Short web captions:
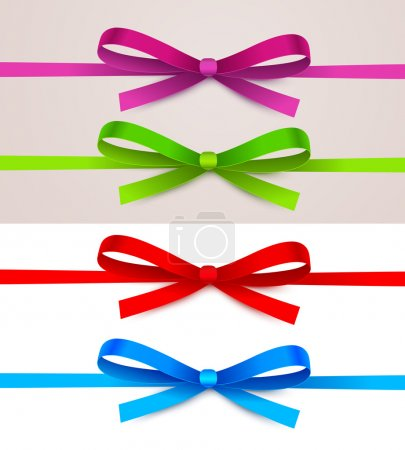 Illustration for Collection of colored bows on a light background - Royalty Free Image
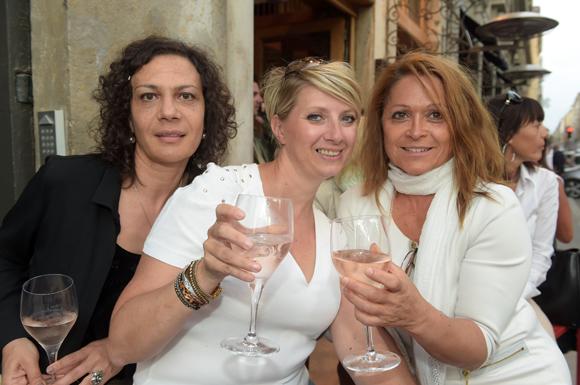 14. Anita, Sandrine et Annunziata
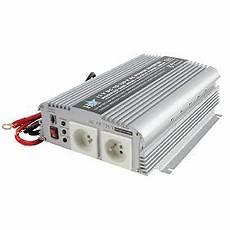transformateur 220v 12v 300w convertisseur transformateur de tension voiture 12v vers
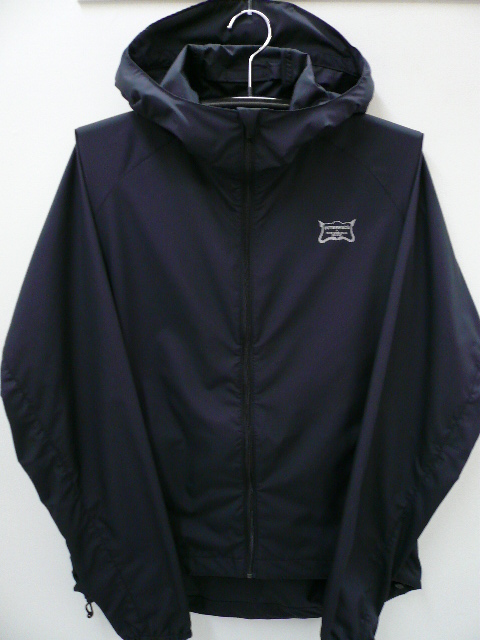 INTERFACE NYLON JKT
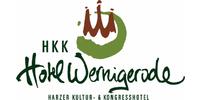 Logo von HKK Hotel Wernigerode ****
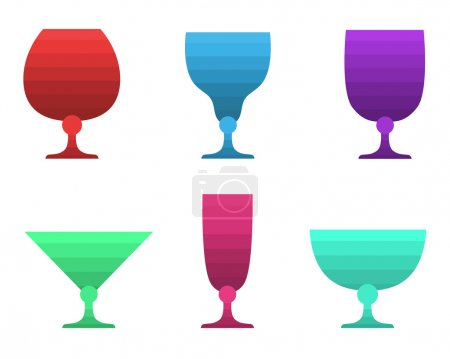 Set of multicolored goblet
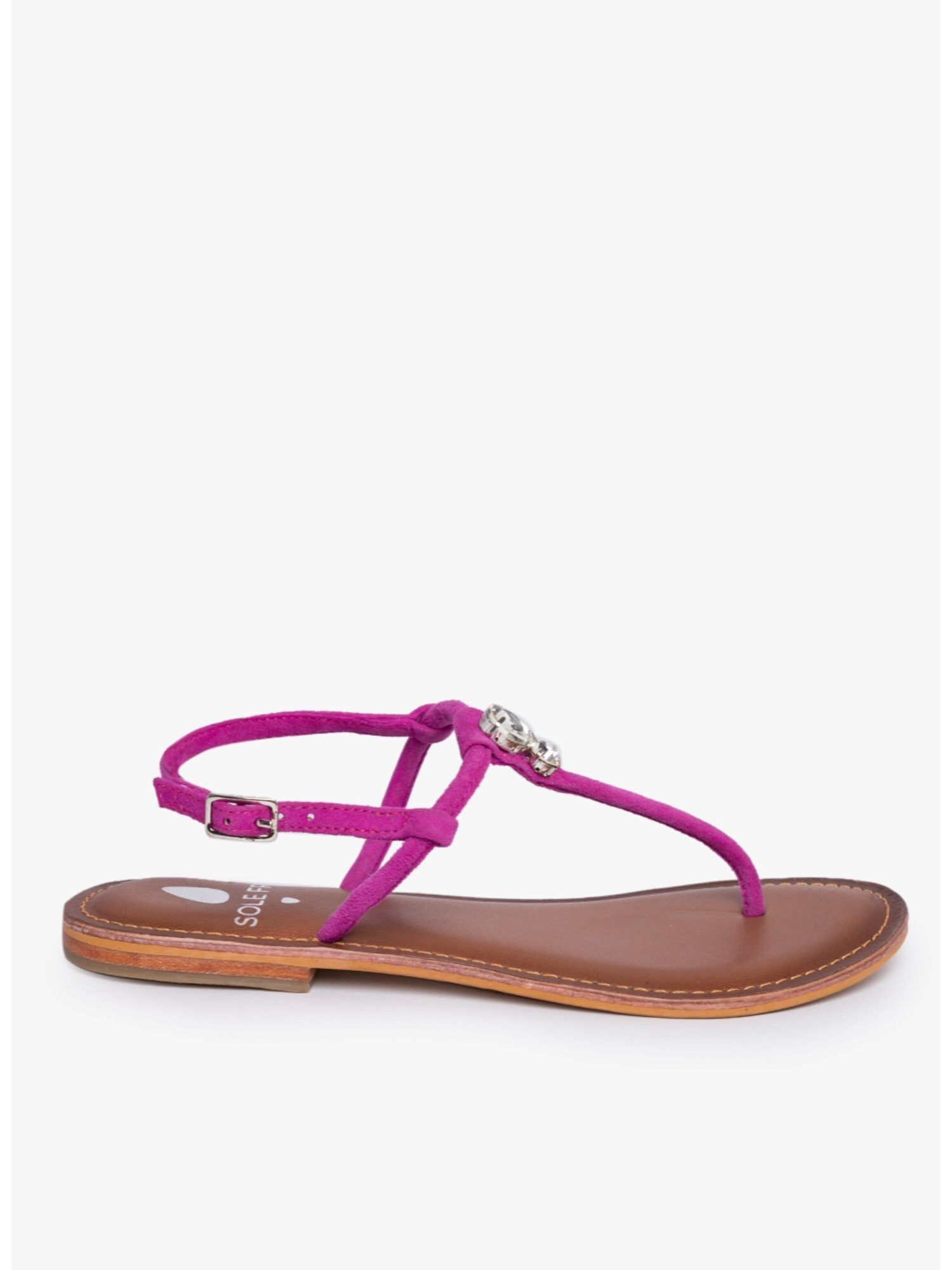 2cac8be60 Sole Fry Flats : Buy Sole Fry Nina Pink Flats Online | Nykaa Fashion.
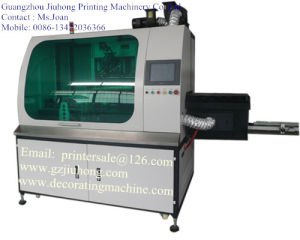 Glass Jar Printing Machine pictures & photos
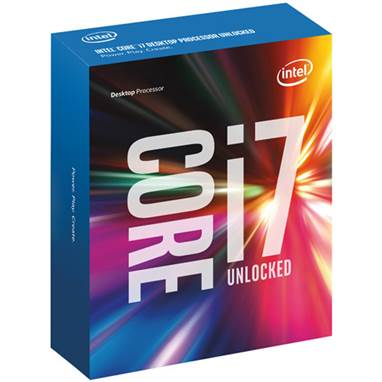 CPU INTEL Core i7-6850K (3.6GHz, 15M, LGA2011-v3)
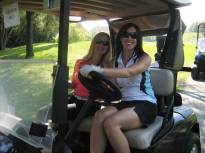 Mike Serba golf tournament 2011-28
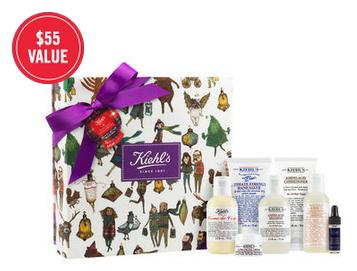 Free 6 Deluxe Samples With Over $65 Gift Set Purchase @ Kiehl's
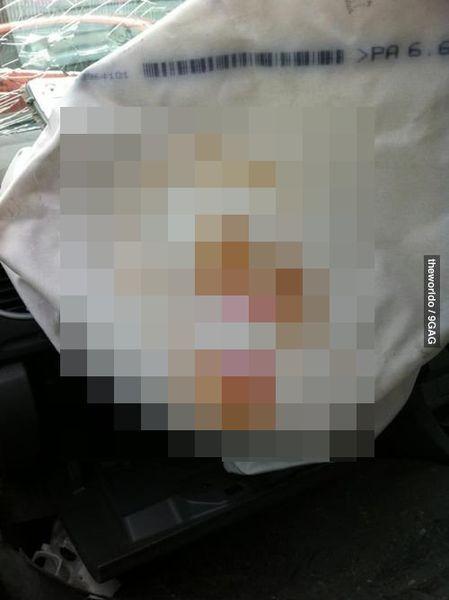 srs airbag, подушка безопасности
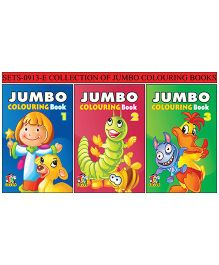 Collection 1 of Jumbo Coloring Books - English
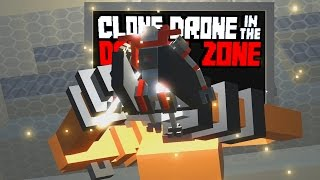Defeating the Random Upgrade Challenge! -  Clone Drone in the Danger Zone Gameplay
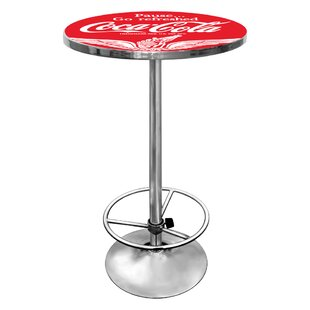 Coca Cola Pub Table III by Trademark Global Modern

- WHAT TO DO:
Write the records out again exactly as shown above, keeping no pictures.

- TASK RESPONSE:
 Illustration for Collection of colored bows on a light background - Royalty Free Image
 14. Anita, Sandrine et Annunziata
transformateur 220v 12v 300w convertisseur transformateur de tension voiture 12v vers
 INTERFACE NYLON JKT
 Logo von HKK Hotel Wernigerode ****
 Set of multicolored goblet
 2cac8be60 Sole Fry Flats : Buy Sole Fry Nina Pink Flats Online | Nykaa Fashion.
 Glass Jar Printing Machine pictures & photos
 CPU INTEL Core i7-6850K (3.6GHz, 15M, LGA2011-v3)
 Mike Serba golf tournament 2011-28
 Free 6 Deluxe Samples With Over $65 Gift Set Purchase @ Kiehl's
 srs airbag, подушка безопасности
 Collection 1 of Jumbo Coloring Books - English
Defeating the Random Upgrade Challenge! -  Clone Drone in the Danger Zone Gameplay
 Coca Cola Pub Table III by Trademark Global Modern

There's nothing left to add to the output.